Из вышеприведенных предположений неправильно, таким образом, второе, а именно: что истинные представления находятся в нас отчеканенными и постоянно готовыми; они скорее только задачи, долженствующие быть разрешенными. Но и первое положение, что предмет нашего познания остается неизменно одним и тем же, не всегда верно. Что, если предмет этот сам образует процесс и постигается в постоянно возобновляющемся изменении, однако не в таком изменении, которое происходит по одним и тем же законам, подобно движению созвездий или круговороту жизни, а в творческой деятельности и действительно прогрессирующем образовании? Если предмет этот не только имеет свою историю, но и развивает и обнаруживает свою сущность в этой истории, не исчерпываясь ни в одном из ее отделов? Если, одним словом, природа этого предмета жизненна и духовна? Ясно, что наше познание такого предмета нуждается не просто в образовании, подобно всякому человеческому убеждению, но, для того чтобы познание находилось в согласии со своим объектом, оно само должно быть постигнуто в историческом прогрессе. Прогрессивный образовательный процесс может быть постигнут только в прогрессивном познавательном процессе.
Стр.45
Этот развивающийся процесс образования есть человеческий дух, этот развивающийся процесс самопознания есть философия как самопознание человеческого духа, ибо ясно, что человеческий дух в качестве самосознающей сущности должен стать своим объектом, а потому он должен попытаться разрешить эту проблему; он не может существовать без такого стремления. Вот это-то стремление духа и есть философия. Без него дух не мог бы стать ни своей собственной проблемой, ни своим объектом, а следовательно, не мог бы стать и самосознающим бытием. Человеческое самосознание содержит в себе проблему, которую разрешает философия. Человеческий дух подобен историческому развитию, проходящему многообразные образования, ряд систем образования, которые дух создает из себя, наполняет, переживает и из которых как из своего материала творит новые культурные формы. Чем же может быть в противоположность этому объекту познание, желающее соответствовать ему, как не многообразием, как не рядом систем познания, которые, подобно их объекту, живут исторической жизнью? Чем другим может быть философия в этом смысле, как не историей философии? Она подобна величине, которая определяется целым рядом значений. С первого взгляда казалось, что философия исключает собой историю как нечто с ней несовместимое, однако теперь мы видим, что философия не только допускает историческое развитие как нечто возможное, но даже требует его в качестве необходимого условия, что каждой философской системе присуща вместе с ее историческим значением и своя историческая истинность, что каждая из этих систем должна изучаться столько же со стороны ее исторических особенностей, сколько со стороны истинного содержания, и что тем самым история философии как наука тесным образом соединяет историческую точку зрения с критической, исторический интерес с философским. Если бы объектом был философский камень, то истина была бы находкой, кладом, который можно было бы и приобрести, и потерять. Если же объектом является человеческий дух, то
Стр.46
истина сама становится полной жизни историей. Она должна развиваться в великом процессе образования человечества.

□ □ □

■ **ЗАДАНИЕ A**
Чем, согласно фрагменту текста, является развивающийся процесс образования?

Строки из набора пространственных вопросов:
□ □ □

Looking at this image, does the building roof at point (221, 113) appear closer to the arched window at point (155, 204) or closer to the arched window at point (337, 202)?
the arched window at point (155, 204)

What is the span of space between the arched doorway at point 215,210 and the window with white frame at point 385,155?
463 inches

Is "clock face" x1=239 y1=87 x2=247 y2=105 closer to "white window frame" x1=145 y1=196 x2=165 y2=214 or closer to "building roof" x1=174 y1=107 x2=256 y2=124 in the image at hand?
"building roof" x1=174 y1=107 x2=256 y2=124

□ □ □

■ **ЗАДАНИЕ B**
Оформите в виде таблицы Markdown с колонками «Номер» и «Строка» тот участок исходных данных, который начинается со строки, содержащей «image at hand?», и идет до конца этих строк включительно. Пустые строки не включайте.

■ **РЕШЕНИЕ ЗАДАНИЯ A**
Развивающийся процесс образования есть человеческий дух.

■ **РЕШЕНИЕ ЗАДАНИЯ B**
| Номер | Строка |
|---|---|
| 1 | Is "clock face" x1=239 y1=87 x2=247 y2=105 closer to "white window frame" x1=145 y1=196 x2=165 y2=214 or closer to "building roof" x1=174 y1=107 x2=256 y2=124 in the image at hand? |
| 2 | "building roof" x1=174 y1=107 x2=256 y2=124 |